Kiskia. No, non parliam di morte. Prima tentar si può
Di vincerla coi doni, pregarla...
Zulmira. Oh questo no.
In Faccia di colei non mi vedrete umile.
Pria morir, che discendere ad un’azion sì vile.
Kiskia. Pria morir, che pregare? Questo è un puntiglio vano.

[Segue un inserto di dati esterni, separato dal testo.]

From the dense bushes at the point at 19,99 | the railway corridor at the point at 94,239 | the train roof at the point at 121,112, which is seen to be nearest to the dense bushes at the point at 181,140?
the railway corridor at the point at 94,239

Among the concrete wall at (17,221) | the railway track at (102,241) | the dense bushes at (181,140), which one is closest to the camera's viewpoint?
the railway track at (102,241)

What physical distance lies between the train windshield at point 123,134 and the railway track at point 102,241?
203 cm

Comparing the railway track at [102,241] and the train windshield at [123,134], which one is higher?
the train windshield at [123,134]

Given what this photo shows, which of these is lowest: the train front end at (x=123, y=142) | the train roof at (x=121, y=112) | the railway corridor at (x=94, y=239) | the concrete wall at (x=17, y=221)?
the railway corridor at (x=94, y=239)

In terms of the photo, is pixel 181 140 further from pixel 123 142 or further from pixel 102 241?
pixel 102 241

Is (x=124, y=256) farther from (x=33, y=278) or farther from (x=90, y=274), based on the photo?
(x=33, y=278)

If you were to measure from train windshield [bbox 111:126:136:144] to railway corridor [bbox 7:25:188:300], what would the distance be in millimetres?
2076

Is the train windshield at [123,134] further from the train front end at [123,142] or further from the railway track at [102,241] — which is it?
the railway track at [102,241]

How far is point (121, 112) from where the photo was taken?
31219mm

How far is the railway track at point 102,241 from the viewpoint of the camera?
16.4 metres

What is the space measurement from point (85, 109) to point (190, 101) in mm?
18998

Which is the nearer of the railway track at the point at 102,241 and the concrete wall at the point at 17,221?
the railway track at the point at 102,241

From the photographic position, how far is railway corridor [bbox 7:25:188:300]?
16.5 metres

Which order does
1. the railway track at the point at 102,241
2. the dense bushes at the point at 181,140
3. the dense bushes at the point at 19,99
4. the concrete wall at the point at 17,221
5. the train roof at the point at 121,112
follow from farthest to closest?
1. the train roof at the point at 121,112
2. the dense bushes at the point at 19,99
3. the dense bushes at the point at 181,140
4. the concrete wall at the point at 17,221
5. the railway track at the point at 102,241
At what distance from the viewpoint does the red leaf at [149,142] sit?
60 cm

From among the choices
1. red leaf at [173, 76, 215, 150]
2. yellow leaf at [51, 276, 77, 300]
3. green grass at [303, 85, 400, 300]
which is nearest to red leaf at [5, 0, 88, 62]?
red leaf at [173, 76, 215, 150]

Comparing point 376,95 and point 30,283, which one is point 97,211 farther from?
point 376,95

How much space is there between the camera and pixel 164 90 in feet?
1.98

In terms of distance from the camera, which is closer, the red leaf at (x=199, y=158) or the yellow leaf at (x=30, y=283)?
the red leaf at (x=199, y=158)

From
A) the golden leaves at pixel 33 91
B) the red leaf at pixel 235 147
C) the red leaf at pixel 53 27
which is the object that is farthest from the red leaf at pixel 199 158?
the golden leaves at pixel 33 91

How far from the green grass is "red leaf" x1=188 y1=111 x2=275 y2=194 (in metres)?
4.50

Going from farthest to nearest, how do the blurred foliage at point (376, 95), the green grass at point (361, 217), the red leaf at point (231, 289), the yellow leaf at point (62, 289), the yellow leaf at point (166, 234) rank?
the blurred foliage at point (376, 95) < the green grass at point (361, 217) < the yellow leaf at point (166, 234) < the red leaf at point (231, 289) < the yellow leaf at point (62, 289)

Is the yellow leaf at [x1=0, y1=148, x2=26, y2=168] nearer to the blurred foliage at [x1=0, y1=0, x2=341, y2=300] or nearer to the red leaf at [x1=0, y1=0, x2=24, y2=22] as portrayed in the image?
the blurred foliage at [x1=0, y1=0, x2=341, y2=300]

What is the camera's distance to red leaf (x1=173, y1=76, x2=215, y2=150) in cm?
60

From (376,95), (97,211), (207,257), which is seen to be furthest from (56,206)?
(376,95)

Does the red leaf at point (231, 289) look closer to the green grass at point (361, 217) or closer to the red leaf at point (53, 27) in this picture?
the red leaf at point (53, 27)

Pria di morire io prego tutto il genere umano.
Zulmira. Eccola.
Kiskia. E in ricche spoglie; donde può averle avute?
Zulmira. Demetrio alla sua vaga le averà provvedute.
Vo’ che m’oda l’ingrato, ragion vo’ dell’affronto...
Kiskia. Eh tacete, Zulmira, che vi tornerà conto.
SCENA IH.
Ircana ne' suoi abiti alla Persiana, e dette.
Kiskia. Scordati del passato. Vogliamo essere amiche.
Zulmira. Amica non mi speri chi ha il cor di mio marito.
Ircana. Il tuo parlar, Zulmira, sempre non fia sì ardito.
Kiskia. Dirlo vuoi a Demetrio? Deh pregoti tacere.
Zulmira. Parla pur, se ti aggrada.
Ircana. Io farò il mio dovere.
Kiskia. Veggo che hai cor pietoso; taci, se umana sei.
Odi di Kiskia i voti.
Zulmira. Ma non sperare i miei.
Ircana. (Credea di me non fossevi donna al mondo più altera.
Consolomi veggendo donna di me più fiera.
Ma posso in tal confronto vantar per mio conforto,
Ch’io con ragion mi sdegno, ch’ella si sdegna a torto).